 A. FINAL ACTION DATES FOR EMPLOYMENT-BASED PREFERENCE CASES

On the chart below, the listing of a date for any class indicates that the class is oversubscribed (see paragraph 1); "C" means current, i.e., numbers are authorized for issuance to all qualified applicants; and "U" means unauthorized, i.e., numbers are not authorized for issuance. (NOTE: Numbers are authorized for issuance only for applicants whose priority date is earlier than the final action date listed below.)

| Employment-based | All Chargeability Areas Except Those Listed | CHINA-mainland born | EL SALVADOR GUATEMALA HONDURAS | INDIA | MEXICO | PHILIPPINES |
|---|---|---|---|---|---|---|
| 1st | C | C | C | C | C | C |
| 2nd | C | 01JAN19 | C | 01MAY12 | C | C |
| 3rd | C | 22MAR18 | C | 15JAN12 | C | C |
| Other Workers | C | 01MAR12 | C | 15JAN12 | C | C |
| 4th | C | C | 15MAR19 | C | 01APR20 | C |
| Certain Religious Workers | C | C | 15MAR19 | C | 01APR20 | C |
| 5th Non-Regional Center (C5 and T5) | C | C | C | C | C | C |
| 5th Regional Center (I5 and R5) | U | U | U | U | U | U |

# # # # #

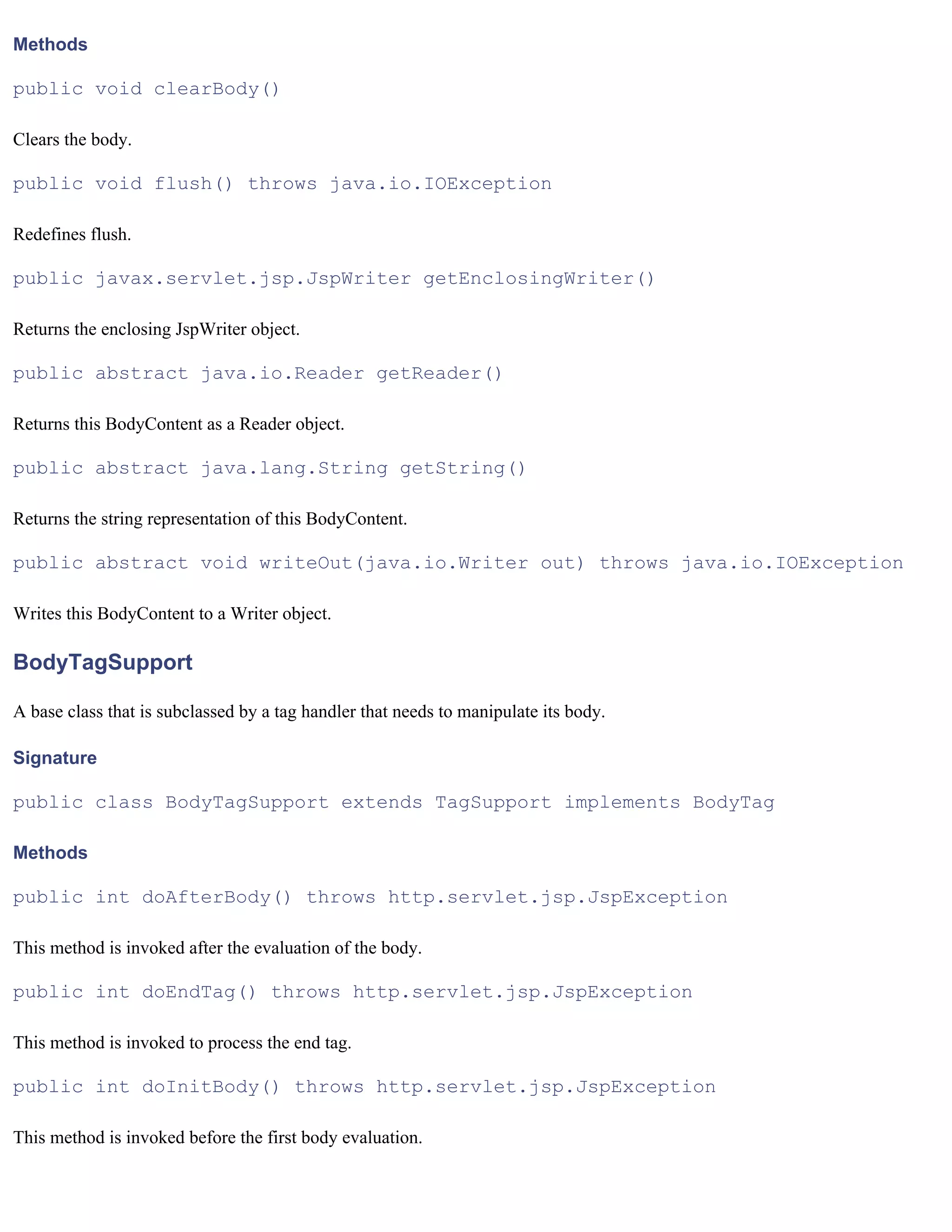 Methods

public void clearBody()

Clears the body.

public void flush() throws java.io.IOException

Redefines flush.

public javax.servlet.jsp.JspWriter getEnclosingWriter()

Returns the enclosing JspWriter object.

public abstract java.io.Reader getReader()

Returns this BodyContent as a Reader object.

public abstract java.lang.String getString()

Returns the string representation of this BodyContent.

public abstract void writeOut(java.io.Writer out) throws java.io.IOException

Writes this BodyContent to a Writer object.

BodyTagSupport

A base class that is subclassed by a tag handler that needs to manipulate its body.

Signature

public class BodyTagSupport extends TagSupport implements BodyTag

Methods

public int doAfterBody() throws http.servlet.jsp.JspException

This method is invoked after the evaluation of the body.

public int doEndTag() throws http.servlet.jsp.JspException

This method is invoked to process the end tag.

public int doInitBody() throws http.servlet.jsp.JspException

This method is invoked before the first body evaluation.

# # # # #

- What the task asks
Starting with the line that holds "MEXICO | PHILIPPINES |" and ending with the line that holds "C | 22MAR18", retype every line in the data above exactly, and nothing else.

- Output below
| Employment-based | All Chargeability Areas Except Those Listed | CHINA-mainland born | EL SALVADOR GUATEMALA HONDURAS | INDIA | MEXICO | PHILIPPINES |
|---|---|---|---|---|---|---|
| 1st | C | C | C | C | C | C |
| 2nd | C | 01JAN19 | C | 01MAY12 | C | C |
| 3rd | C | 22MAR18 | C | 15JAN12 | C | C |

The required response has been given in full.